Vitals
Your codebase has a health score. You just can't see it yet.
Vitals is a Claude Code plugin that finds the files most likely to cause your next outage, explains why they're dangerous, and tells you exactly what to fix first.
It's not a linter. It's not a static analysis tool. It reads your code, thinks about it, and gives you a diagnosis — like a doctor, not a thermometer.
/vitals:scan
Overall Health: 5.4 / 10.0 ██████████░░░░░░░░░░
HOTSPOTS — Ranked by ROI (core > test, central > leaf)
File Health Role Complexity Churn Links
───────────────────────────────────────────────────────────────────────────
src/proxy/server.py 2.3 core 100 49/90d 63
src/transforms/content_router.py 2.8 core 98 17/90d 35
src/transforms/smart_crusher.py 2.8 core 100 16/90d 12
TOP RECOMMENDATION
src/proxy/server.py is your #1 priority: 7,137 lines, health 2.3 (alert zone),
49 changes in 90 days, co-changes with 63 other files.

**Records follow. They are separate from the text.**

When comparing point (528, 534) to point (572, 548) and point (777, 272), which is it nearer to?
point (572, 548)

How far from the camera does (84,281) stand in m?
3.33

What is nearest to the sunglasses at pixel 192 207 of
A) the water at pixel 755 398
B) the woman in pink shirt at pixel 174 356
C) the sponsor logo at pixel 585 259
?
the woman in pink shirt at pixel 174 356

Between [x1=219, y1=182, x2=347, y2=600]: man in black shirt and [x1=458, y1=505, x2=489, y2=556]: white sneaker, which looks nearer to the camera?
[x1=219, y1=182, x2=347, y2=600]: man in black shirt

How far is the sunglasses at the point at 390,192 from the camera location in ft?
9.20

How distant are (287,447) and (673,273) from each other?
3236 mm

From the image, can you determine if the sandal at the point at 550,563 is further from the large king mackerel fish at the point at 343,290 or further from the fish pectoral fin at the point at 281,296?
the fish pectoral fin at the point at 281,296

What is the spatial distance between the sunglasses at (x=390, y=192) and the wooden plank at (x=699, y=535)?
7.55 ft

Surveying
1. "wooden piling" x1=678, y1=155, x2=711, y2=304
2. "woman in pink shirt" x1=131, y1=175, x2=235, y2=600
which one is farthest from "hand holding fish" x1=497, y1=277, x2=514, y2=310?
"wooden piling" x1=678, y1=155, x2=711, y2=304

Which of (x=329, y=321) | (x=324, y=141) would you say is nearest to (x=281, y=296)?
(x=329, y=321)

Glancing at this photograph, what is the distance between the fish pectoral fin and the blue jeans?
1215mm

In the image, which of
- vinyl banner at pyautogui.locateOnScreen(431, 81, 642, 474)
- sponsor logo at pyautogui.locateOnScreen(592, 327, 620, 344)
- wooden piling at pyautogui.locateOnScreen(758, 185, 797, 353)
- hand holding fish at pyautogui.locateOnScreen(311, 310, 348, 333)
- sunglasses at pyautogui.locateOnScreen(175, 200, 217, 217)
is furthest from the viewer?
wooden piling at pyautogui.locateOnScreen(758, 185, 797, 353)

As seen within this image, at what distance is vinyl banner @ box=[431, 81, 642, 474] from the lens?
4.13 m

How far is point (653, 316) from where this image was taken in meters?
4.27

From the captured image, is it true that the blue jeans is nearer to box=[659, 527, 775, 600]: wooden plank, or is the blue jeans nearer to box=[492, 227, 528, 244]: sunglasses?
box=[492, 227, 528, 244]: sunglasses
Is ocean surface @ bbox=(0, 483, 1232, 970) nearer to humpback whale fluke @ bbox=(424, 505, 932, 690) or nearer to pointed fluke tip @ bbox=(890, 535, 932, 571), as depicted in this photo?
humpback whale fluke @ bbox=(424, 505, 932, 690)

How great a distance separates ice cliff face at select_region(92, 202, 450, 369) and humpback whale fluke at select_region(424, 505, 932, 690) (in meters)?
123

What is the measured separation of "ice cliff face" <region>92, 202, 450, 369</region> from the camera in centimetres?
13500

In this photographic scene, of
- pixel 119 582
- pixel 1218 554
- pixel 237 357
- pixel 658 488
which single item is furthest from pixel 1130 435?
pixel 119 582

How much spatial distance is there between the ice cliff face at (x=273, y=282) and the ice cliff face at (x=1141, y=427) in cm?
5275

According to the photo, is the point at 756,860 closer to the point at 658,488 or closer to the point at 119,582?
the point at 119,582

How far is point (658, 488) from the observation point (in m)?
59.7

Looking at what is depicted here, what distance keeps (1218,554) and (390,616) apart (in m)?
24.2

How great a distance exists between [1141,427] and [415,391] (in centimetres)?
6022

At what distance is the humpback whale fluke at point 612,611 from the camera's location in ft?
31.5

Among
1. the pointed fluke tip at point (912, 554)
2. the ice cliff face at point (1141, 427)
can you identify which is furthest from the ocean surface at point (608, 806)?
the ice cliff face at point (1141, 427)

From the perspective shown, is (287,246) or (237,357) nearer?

This file handles routing, caching, rate limiting, cost tracking, AND metrics
in a single class. Extract each concern into its own module.
Install
In Claude Code, run:
/plugin marketplace add chopratejas/vitals
/plugin install vitals@vitals
Then:
/vitals:scan
/vitals:scan src/auth # scope to a directory
/vitals:scan --top 20 # show more hotspots
No API keys. No configuration. No external dependencies. Just Python 3 and a codebase.
What It Does
Phase 1: Quantitative Triage (Python)
A fast metrics scan identifies WHERE to look:
- Hotspot Detection — Files ranked by
churn x complexity x centrality. Not just "what's complex" but "what's complex AND changing frequently AND connected to everything else."
- Co-Change Coupling — Files that always change together, revealing hidden architectural dependencies.
- Knowledge Risk — Bus factor analysis. Which files have only one contributor? What happens when they leave?
- ROI Ranking — Core production code with high centrality ranks above tests and leaf utilities. Because fixing a central engine has 10x the impact of fixing an isolated helper.
Phase 2: Deep Analysis (Claude)
Claude reads the top hotspot files and diagnoses root causes:
- Not "high complexity" but "this function handles validation, transformation, AND persistence in one 200-line loop"
- Not "strong coupling" but "these files share a global config dict — introduce dependency injection"
- Not "low health score" but "only one person contributes because the code is so tangled others avoid it"
The metrics tell Claude where to look. Claude tells you what's actually wrong.
Phase 3: Silent Provenance Capture (Background)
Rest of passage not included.